> Problem to solve
All lines in the records that carry the string "vote" are to be shown.

- - - - - - -

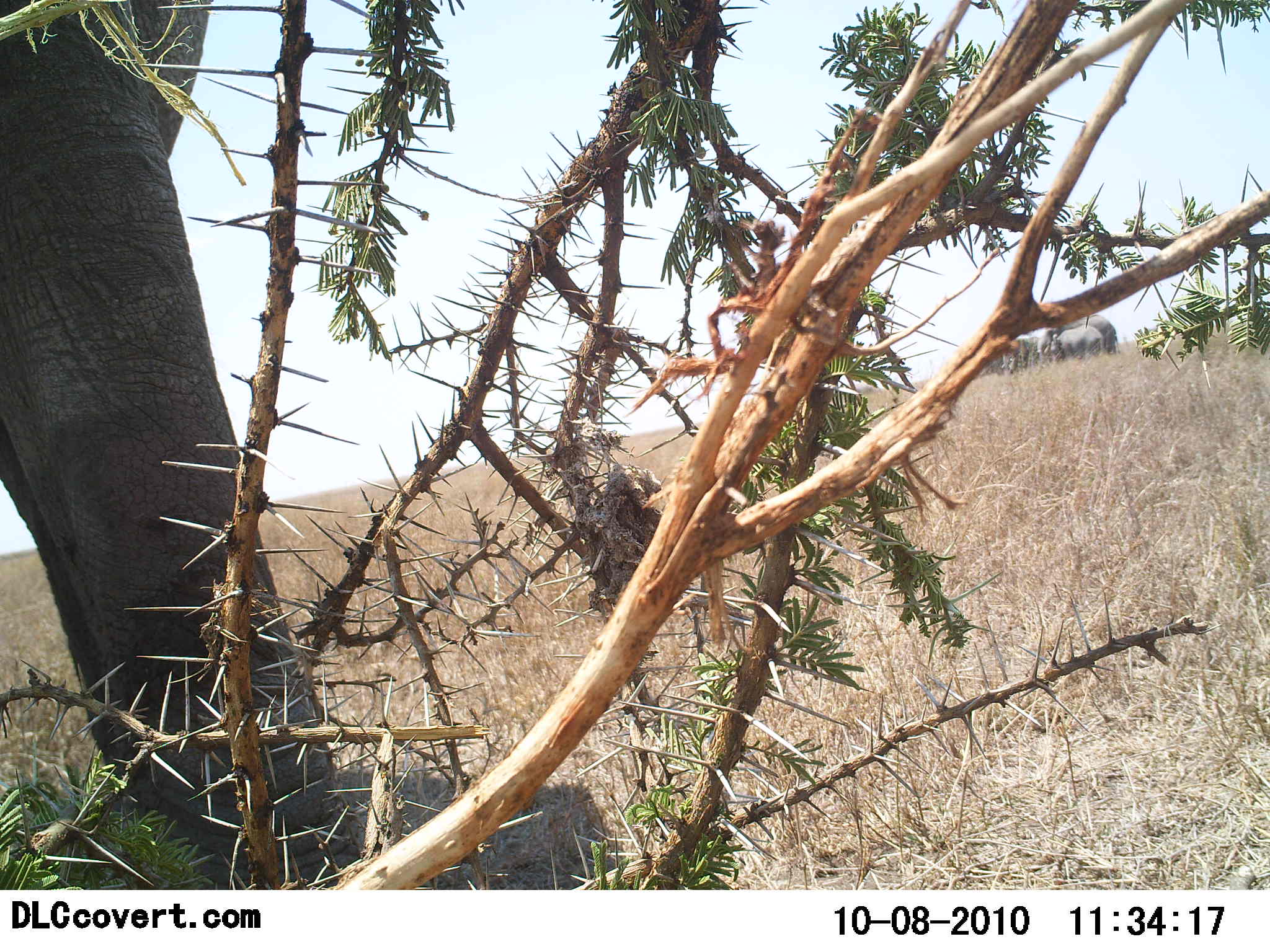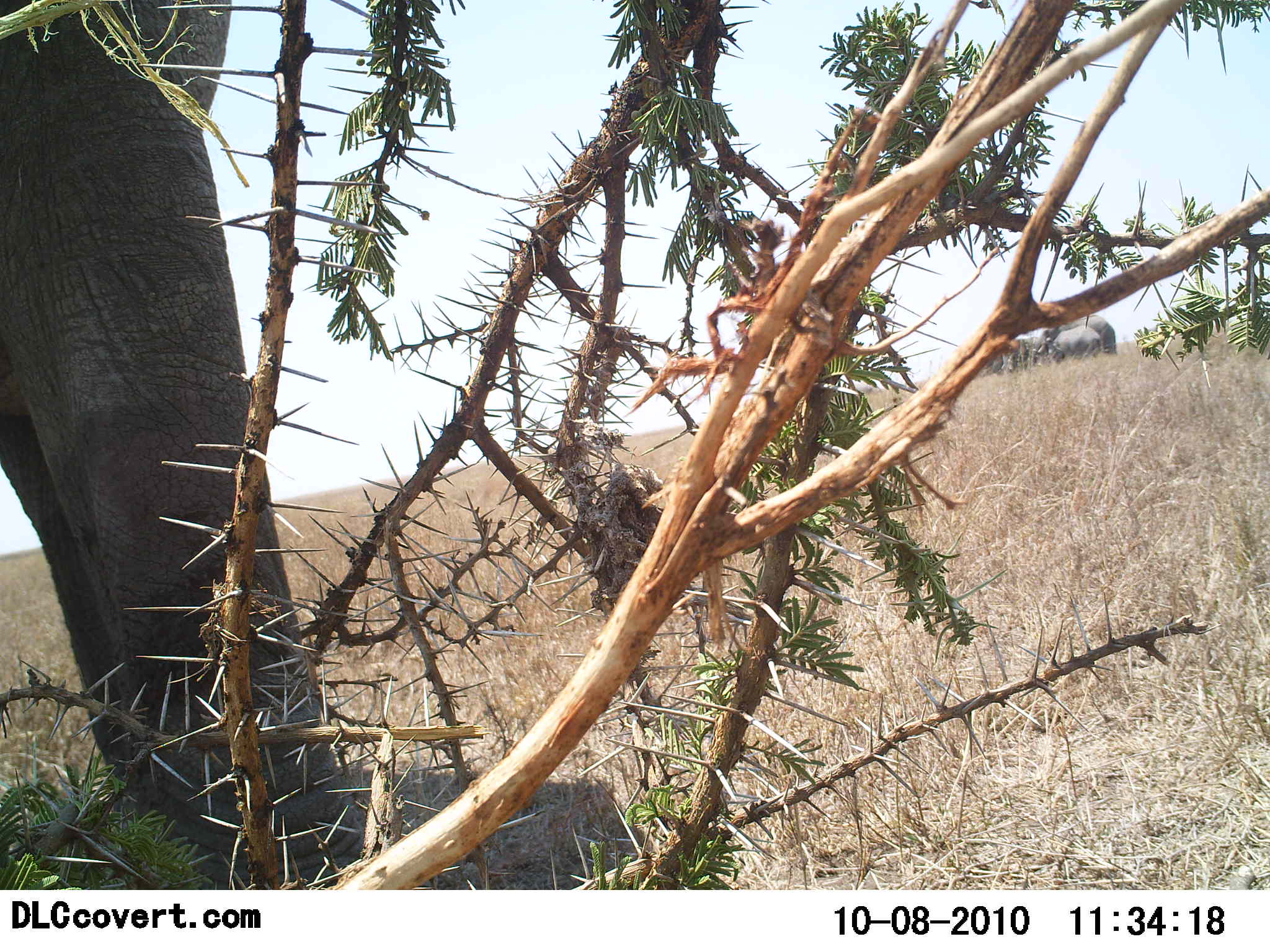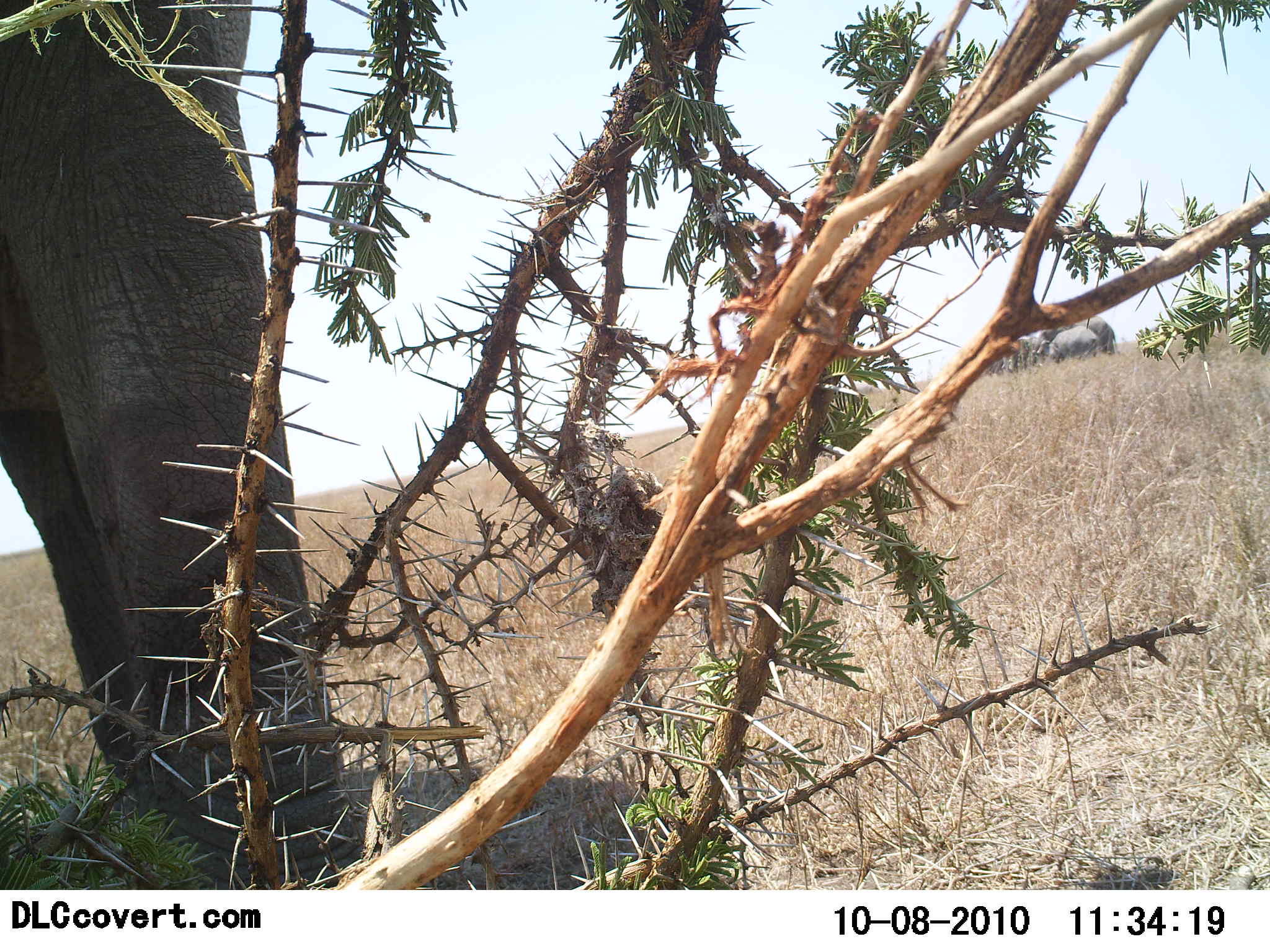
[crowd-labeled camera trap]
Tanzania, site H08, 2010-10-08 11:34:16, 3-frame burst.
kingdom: Animalia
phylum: Chordata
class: Mammalia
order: Proboscidea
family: Elephantidae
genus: Loxodonta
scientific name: Loxodonta africana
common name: african bush elephant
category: elephant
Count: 3.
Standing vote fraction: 81%.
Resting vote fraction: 0%.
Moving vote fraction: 12%.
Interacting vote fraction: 0%.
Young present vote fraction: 6%.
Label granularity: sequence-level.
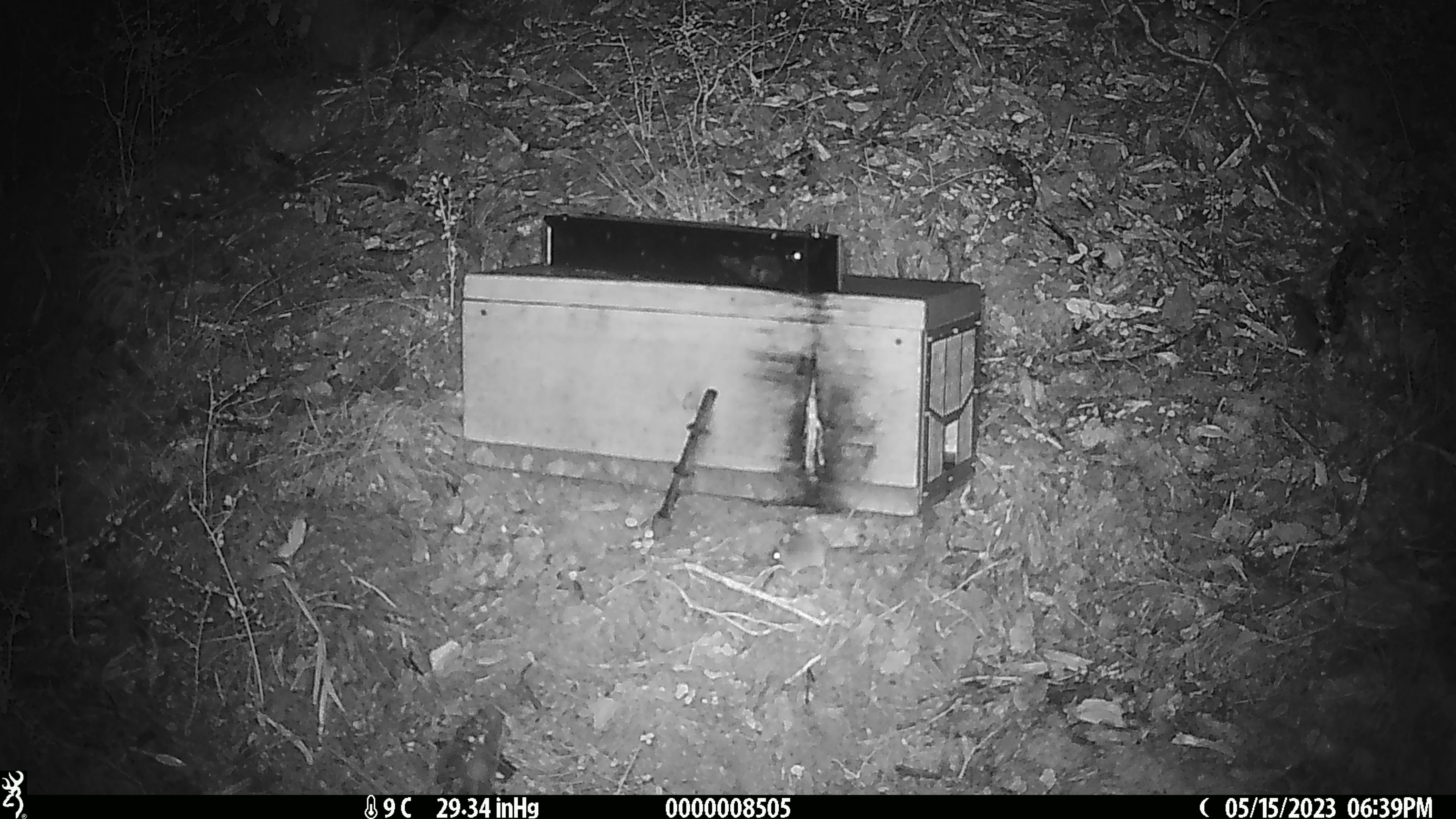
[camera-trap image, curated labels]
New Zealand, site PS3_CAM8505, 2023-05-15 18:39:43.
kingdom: Animalia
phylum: Chordata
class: Mammalia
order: Rodentia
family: Muridae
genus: Mus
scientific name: Mus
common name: mouse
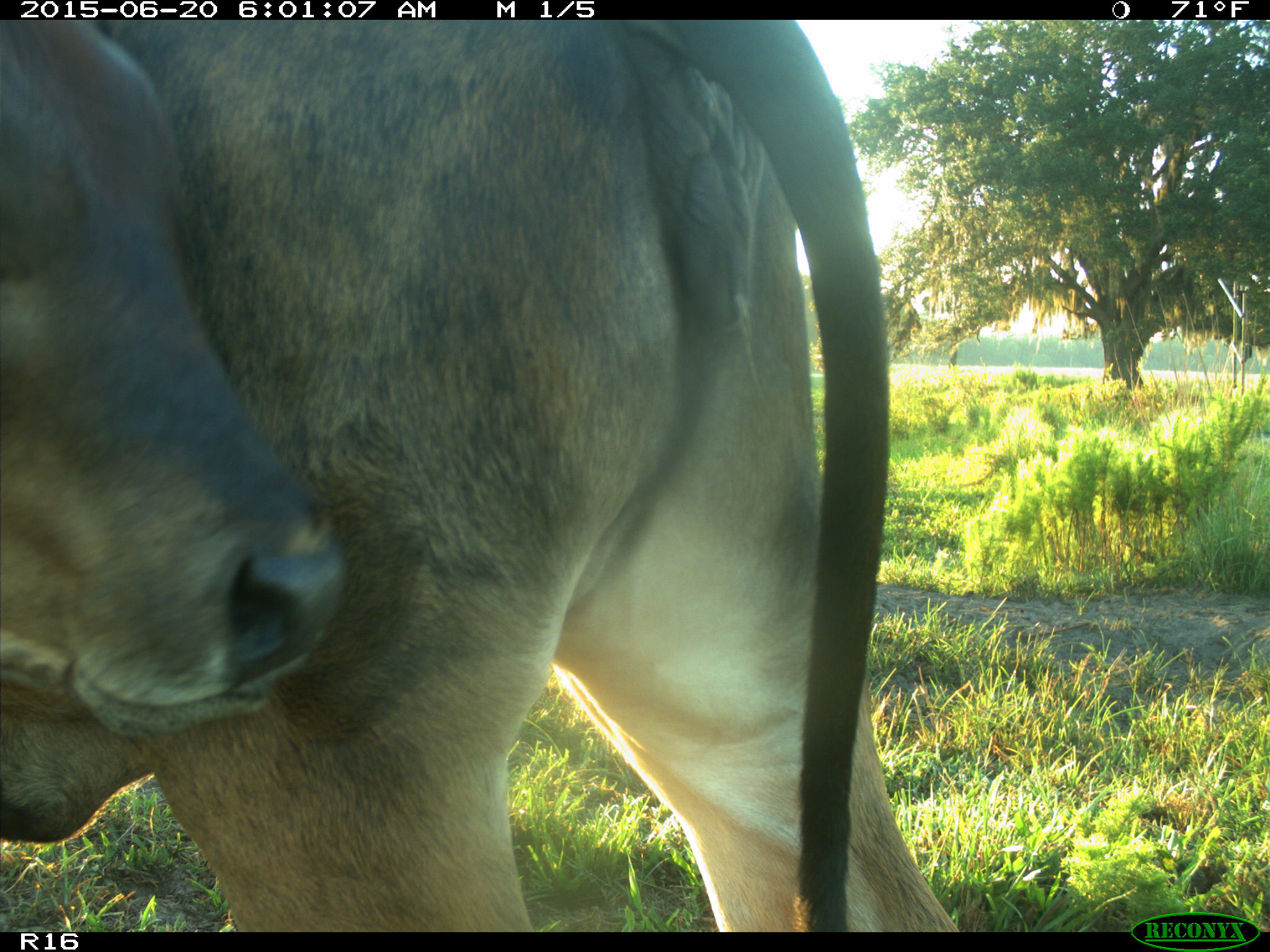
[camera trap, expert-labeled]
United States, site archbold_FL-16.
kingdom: Animalia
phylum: Chordata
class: Mammalia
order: Artiodactyla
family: Bovidae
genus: Bos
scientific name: Bos taurus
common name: domestic cow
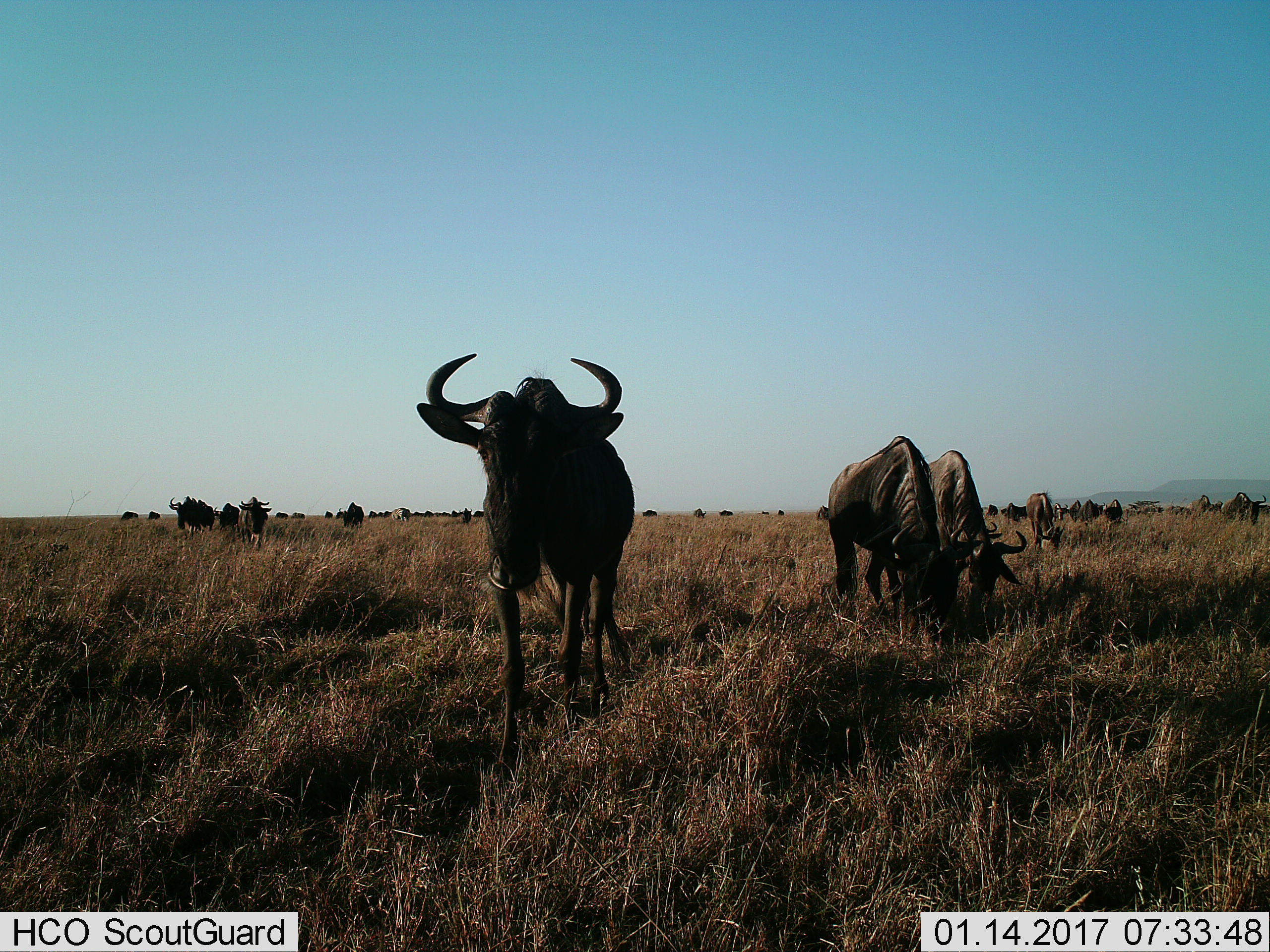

- - - - - - -

> Exercise result
Standing vote fraction: 81%.
Resting vote fraction: 0%.
Moving vote fraction: 12%.
Interacting vote fraction: 0%.
Young present vote fraction: 6%.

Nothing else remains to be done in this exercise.